Microsoft confirms plans for 1,350-acre megasite north of Triangle. What to know.
AI-generated summary reviewed by our newsroom.
- Microsoft plans a 1,350-acre data center at Person County Mega Park in 2026.
- Company will begin permitting process this year and coordinate with county.
- Project follows prior $1 billion regional investments and national expansion.
After more than a year of speculation, Microsoft has confirmed it plans to build a new data center on 1,350 acres of land it owns in Person County.
The company expects to begin the facility’s permitting process this year, according to information Microsoft provided county spokesperson Kim Strickland.
“Datacenter projects are highly complex and typically span several years,” Strickland wrote in a Feb. 24 statement. “Requiring careful planning, design, and close collaboration with the county, local partners, and the community.”
Microsoft purchased the Person County Mega Park for around $27 million in October 2024. The site sits near the Virginia state border, about an hour’s drive north of Durham.
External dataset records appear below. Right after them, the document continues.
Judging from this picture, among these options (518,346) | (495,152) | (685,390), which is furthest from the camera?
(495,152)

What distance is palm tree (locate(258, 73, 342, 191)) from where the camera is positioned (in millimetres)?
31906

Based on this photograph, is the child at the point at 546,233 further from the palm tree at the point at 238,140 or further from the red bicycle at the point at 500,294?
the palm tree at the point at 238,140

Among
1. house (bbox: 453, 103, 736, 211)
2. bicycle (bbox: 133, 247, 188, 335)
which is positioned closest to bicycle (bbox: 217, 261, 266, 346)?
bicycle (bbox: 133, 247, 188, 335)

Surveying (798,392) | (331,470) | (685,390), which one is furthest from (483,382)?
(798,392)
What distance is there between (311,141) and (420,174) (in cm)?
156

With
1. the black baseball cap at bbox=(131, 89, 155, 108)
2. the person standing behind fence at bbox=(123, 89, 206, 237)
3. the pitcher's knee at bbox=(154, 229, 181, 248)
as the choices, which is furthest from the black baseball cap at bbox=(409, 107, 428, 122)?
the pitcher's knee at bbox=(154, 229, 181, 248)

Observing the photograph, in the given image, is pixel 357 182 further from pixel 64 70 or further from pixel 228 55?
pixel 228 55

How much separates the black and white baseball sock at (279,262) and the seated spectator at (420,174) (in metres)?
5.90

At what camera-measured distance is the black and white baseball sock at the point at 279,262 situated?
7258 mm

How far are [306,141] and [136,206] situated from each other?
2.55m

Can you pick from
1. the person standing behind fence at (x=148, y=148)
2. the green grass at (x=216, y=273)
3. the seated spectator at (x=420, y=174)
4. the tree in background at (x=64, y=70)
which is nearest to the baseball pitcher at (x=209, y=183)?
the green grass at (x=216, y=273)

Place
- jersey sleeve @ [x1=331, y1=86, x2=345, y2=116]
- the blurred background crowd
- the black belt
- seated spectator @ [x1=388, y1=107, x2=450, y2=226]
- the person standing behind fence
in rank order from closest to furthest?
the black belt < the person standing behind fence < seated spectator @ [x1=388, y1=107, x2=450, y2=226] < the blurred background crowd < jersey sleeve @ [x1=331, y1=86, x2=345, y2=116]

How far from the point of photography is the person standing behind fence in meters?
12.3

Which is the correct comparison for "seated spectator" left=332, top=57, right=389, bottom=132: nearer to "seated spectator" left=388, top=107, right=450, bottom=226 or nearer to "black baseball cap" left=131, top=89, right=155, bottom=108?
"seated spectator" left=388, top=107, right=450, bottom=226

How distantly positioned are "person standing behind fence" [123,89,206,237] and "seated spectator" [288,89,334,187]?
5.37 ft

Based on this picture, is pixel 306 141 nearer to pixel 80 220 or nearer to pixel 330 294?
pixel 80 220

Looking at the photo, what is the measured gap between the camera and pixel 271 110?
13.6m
Though Microsoft didn’t share its reason for buying the campus at the time, many concluded the company intended to build a mammoth “hyperscale” data center. Microsoft and many of the other largest technology companies have poured money into these facilities over the past few years as they race to power advancing artificial intelligence and cloud computing.
Microsoft previously committed to invest at least $1 billion to open four data centers northwest of Charlotte in Catawba County. That project stalled last year, however, as the company scaled back its global data center investments.
Promise to not raise electricity prices
Microsoft confirmed its Person County data center plans after local officials encouraged they do so in order to resolve residents’ lingering questions about the campus. The company declined to comment directly on this project in an email to The News & Observer.
According to Strickland, Microsoft promised a future data center won’t spike electricity prices or reduce water sources. The company vowed to replenish more water than it consumes in developing its Person County site, she wrote. How much resources data centers consume has been a common criticism of their development nationwide, and in North Carolina, several grassroots groups have formed to combat projects in their communities.
While some local North Carolina governments have acted to pause data center developments, Person County leaders expressed openness to Microsoft’s potential facility in statements Tuesday. “We are excited to learn more about their plans for datacenter development in our county,” county board chair Kyle Puryear wrote. “And are confident that their presence will drive economic growth and enhance community well-being through strategic investment, job creation, and responsible stewardship of resources.”
Data centers can present a tricky dynamic for rural North Carolina counties, which welcome potential property taxes from massive businesses like Microsoft, which is currently the world’s No. 4 most valuable company. Yet at the same time, these facilities employ relatively few people among their rows of server racks.
Microsoft’s campus is north of the Person County seat of Roxboro, which like the surrounding county has experienced little population change over the past 15 years.